Effect of iron oxide perfusion on renal micro vessel morphology, and dilatory function and endothelial mRNA expression of mouse aorta

Renal microvessels can be selectively isolated using a combined iron oxide‐sieve technique. Here we investigate a potential damaging effect of the iron oxide perfusion on microvessel morphology and endothelial cells. C57Bl6 mice were perfused with PBS (1% albumin) or PBS (1% albumin) with 1% iron oxide. Histology of the kidney was investigated using thin and hemi‐thin sections. Endothelium mediated vasodilatation was tested in rings of abdominal aorta under isometric conditions.
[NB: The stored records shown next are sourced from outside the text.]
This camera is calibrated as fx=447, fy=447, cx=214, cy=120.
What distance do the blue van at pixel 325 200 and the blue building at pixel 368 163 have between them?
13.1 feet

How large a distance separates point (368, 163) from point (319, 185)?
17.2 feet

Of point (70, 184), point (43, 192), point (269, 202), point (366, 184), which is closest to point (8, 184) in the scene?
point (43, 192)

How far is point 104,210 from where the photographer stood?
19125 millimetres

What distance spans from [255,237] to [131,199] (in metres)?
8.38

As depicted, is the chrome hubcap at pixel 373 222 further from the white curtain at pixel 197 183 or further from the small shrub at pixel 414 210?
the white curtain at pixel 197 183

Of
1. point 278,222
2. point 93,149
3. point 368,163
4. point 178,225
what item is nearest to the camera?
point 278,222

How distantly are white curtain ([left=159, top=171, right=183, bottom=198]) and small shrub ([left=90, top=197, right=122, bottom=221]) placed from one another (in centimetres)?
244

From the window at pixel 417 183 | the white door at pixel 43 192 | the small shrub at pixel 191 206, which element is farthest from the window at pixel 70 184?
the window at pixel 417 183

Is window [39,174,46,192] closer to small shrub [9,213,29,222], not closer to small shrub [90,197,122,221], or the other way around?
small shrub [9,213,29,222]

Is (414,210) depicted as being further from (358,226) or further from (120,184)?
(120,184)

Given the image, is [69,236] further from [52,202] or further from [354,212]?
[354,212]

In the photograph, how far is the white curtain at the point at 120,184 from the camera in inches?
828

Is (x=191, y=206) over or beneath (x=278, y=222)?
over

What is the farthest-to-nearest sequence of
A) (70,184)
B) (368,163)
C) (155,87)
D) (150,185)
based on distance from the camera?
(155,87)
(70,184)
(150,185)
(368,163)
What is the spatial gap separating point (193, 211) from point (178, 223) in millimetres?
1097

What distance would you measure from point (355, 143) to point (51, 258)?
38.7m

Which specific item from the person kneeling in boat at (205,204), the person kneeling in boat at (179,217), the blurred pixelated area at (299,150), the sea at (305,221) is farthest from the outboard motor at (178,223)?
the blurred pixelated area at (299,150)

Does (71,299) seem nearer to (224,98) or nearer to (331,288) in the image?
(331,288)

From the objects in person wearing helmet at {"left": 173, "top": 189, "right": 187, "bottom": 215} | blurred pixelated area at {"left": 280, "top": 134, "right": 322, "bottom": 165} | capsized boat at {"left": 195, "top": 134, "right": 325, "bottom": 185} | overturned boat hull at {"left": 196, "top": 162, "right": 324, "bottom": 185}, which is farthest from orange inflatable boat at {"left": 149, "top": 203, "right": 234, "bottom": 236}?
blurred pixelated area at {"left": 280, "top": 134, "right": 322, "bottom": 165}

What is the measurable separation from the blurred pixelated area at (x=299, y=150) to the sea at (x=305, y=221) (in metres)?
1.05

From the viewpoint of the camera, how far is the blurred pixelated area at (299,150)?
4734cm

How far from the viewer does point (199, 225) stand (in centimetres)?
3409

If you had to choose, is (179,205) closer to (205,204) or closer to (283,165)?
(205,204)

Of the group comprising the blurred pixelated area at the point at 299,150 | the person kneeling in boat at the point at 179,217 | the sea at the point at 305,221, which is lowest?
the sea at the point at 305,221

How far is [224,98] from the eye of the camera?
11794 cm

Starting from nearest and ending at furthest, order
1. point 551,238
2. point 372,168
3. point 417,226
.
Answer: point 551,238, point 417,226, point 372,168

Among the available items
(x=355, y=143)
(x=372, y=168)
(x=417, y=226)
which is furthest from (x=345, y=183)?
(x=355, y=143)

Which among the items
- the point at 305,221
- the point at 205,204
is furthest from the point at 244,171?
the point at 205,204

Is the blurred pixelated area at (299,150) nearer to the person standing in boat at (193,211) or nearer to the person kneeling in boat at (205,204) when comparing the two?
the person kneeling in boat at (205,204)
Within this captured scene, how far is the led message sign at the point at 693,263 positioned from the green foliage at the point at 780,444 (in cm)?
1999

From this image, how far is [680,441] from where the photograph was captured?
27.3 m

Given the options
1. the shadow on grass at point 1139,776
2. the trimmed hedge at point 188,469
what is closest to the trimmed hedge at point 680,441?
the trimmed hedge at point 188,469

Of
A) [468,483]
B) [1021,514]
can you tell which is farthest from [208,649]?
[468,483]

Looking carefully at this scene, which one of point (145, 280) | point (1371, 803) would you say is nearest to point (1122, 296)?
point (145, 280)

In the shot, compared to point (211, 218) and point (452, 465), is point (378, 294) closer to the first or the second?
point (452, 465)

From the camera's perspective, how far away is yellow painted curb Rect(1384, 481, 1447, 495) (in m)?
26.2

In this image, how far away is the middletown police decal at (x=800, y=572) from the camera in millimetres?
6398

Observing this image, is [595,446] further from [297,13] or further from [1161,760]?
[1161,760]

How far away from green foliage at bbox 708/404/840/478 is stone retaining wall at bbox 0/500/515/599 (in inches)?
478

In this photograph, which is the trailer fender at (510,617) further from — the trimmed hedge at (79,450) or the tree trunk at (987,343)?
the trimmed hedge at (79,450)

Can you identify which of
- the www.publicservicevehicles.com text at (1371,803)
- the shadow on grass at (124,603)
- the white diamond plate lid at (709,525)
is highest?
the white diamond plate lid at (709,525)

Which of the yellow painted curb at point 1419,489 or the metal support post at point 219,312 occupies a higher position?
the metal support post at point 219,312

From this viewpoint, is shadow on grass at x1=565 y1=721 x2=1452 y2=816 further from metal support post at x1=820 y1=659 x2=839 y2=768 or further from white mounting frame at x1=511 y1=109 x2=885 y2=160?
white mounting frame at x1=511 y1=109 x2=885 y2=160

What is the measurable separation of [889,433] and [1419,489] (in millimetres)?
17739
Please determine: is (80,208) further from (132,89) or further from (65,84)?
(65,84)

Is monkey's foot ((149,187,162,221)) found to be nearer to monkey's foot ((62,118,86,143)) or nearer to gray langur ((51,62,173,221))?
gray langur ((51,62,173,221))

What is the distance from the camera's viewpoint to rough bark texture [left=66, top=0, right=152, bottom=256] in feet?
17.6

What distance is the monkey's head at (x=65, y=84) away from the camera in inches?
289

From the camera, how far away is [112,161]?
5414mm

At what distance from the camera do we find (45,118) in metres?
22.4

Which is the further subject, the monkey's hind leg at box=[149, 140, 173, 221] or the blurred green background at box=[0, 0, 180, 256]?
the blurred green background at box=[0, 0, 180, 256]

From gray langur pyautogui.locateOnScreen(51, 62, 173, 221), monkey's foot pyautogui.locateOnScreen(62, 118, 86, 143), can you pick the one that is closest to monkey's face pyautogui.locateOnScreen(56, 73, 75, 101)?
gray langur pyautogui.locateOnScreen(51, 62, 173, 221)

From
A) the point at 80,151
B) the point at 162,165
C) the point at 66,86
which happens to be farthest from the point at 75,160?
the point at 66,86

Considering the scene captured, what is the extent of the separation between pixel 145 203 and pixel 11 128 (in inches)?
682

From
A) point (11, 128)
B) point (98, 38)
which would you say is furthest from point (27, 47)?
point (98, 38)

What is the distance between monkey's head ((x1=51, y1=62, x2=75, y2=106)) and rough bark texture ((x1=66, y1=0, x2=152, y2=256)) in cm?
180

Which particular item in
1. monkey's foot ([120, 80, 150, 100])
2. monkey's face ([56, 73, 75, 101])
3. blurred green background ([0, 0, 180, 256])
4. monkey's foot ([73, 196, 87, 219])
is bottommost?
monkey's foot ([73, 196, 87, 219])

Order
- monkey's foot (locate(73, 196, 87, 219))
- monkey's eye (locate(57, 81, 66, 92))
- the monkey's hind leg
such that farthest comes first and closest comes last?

Relative mRNA content of endothelial nitric oxide synthase (eNOS), endothelin 1 (ET‐1), and the platelet endothelial cell adhesion molecule‐1 (PECAM‐1) was determined using quantitative PCR analysis in aorta. The histological investigation did not show damage of microvessels in iron oxide perfused kidneys. There was no difference in the dilatation to acetylcholine in aortas of both groups. The quantitative PCR revealed no differences in the expression of eNOS and ET‐1 comparing iron oxide perfused and PBS perfused vessels. PECAM‐1 expression was enhanced in iron oxide perfused vessels. The study shows that iron oxide perfusion may have a slight effect on the analysis of endothelial mRNA expression as indicated by significant changes in PECAM‐1 expression. Similar dilatory function of aortic rings and similar expression of eNOS and ET‐1 mRNA suggest integrity of endothelial cell layer after iron oxide perfusion in aorta.